━━━━━ Document text ━━━━━

Riding a wave to better mental health

Follow Nomad for long enough and you will come across me wax lyrical about the beach. I’ve said it before. There is something about the sand on your toes, the fresh wind in your hair that makes you forget about your cares for a moment.

Turns out that a lot of others feel the same way too.

Last year, I came across a surfing group in Sydney’s eastern and southern suburbs that is changing people’s lives.

They provide an eight week program that encourages people struggling with depression, anxiety and other mental health challenges to get active and start their journey to recovery.

Each week, there is a facilitated discussion about mental health that lasts about 30 minutes. It encourages people to share what they found works for them in developing their own path to wellness.

“Being at the beach and in the water allows people to engage in a group, in an environment that feels comfortable,” explains the coordinator of the program.

“It becomes a safe space to share their struggles if they wish. Sharing and contributing shows others that they are not alone and that it’s okay, not to be okay.”

One woman I talked to was battling her own illness when she found out about the surfing program. She attempted to kill herself a couple of years before and was struggling in hospital.

“I was feeling helpless and without hope,” she tells me. “I didn’t believe anyone around me who told me I would get through this. I didn’t believe them when they said there would be better days ahead.”

Information about the program came up in her Facebook feed at a time she needed it most.

“I remember loving surfing as a child, but it was something I stopped as I got older,” she confesses.

She started coming along to the surfing group and within a year, not only had her health improved, she was volunteering for the program. It was hard work. There were difficult days but it was the fact that it was more than a surfing group that gave her the motivation to keep turning up every week.

The process of learning to surf again also helped her. At first she thought she’d never make it out to the break, but she did. Then she thought she would never be able to catch a wave, but she did.

“All these small wins helped me realise I was capable of doing much more… I could get out of bed, even if my depression told me I couldn’t. I could make it through the day, even though I felt I couldn’t.”

I ask her what she would say to those who are struggling with mental health issues if she could talk to them right now. There is a pause at the end of the phone, before she answers.

“Just hang in there. Just hang in there for the next five minutes, then for the next hour. Soon the day will be over and you’ll realise you survived it.”

━━━━━

What to work on:
A) Output everything in the surfing article from "Each week, there" down to "of the program.".
B) In the surfing article, how long does the weekly discussion about mental health last?
Rely only on the surfing article as your source.

━━━━━ Information given ━━━━━

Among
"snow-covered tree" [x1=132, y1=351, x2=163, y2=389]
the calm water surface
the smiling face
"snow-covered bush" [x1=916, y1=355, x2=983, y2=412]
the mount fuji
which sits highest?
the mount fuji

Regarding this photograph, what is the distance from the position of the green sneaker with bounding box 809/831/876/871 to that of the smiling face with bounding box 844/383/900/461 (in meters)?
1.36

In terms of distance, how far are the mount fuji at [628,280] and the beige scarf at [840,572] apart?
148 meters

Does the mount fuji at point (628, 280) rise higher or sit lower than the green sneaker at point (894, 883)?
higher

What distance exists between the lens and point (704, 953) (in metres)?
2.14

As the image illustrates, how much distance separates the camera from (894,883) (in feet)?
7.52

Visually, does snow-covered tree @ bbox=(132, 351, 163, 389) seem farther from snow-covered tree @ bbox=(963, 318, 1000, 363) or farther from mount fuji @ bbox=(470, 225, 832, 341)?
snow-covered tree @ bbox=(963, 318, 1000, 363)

━━━━━
━━━━━ Information given ━━━━━

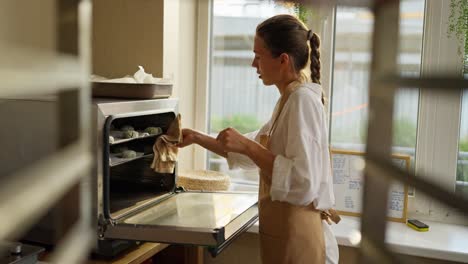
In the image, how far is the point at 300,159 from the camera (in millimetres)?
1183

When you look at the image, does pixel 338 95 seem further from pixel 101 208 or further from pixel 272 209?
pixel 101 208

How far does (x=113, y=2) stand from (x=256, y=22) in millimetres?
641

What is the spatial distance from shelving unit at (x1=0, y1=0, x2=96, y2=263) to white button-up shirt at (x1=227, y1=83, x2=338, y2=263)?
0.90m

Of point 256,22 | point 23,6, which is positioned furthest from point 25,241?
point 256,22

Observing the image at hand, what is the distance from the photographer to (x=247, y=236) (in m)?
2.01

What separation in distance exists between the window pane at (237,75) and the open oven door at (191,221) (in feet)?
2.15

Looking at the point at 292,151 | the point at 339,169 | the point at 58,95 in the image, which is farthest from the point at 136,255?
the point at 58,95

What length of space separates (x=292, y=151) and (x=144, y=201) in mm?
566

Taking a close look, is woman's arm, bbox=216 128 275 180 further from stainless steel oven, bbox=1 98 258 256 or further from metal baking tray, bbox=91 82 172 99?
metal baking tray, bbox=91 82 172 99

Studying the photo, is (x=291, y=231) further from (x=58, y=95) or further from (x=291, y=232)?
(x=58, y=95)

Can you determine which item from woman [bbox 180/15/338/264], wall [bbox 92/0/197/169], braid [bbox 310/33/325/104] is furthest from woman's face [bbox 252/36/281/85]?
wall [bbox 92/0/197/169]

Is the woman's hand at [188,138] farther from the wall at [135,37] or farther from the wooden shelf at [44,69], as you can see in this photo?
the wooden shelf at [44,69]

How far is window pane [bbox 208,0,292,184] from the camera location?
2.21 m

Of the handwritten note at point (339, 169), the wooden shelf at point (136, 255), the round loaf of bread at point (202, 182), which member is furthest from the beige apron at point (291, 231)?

━━━━━

Your written answers:
A)
Each week, there is a facilitated discussion about mental health that lasts about 30 minutes. It encourages people to share what they found works for them in developing their own path to wellness.

“Being at the beach and in the water allows people to engage in a group, in an environment that feels comfortable,” explains the coordinator of the program.

B) About 30 minutes.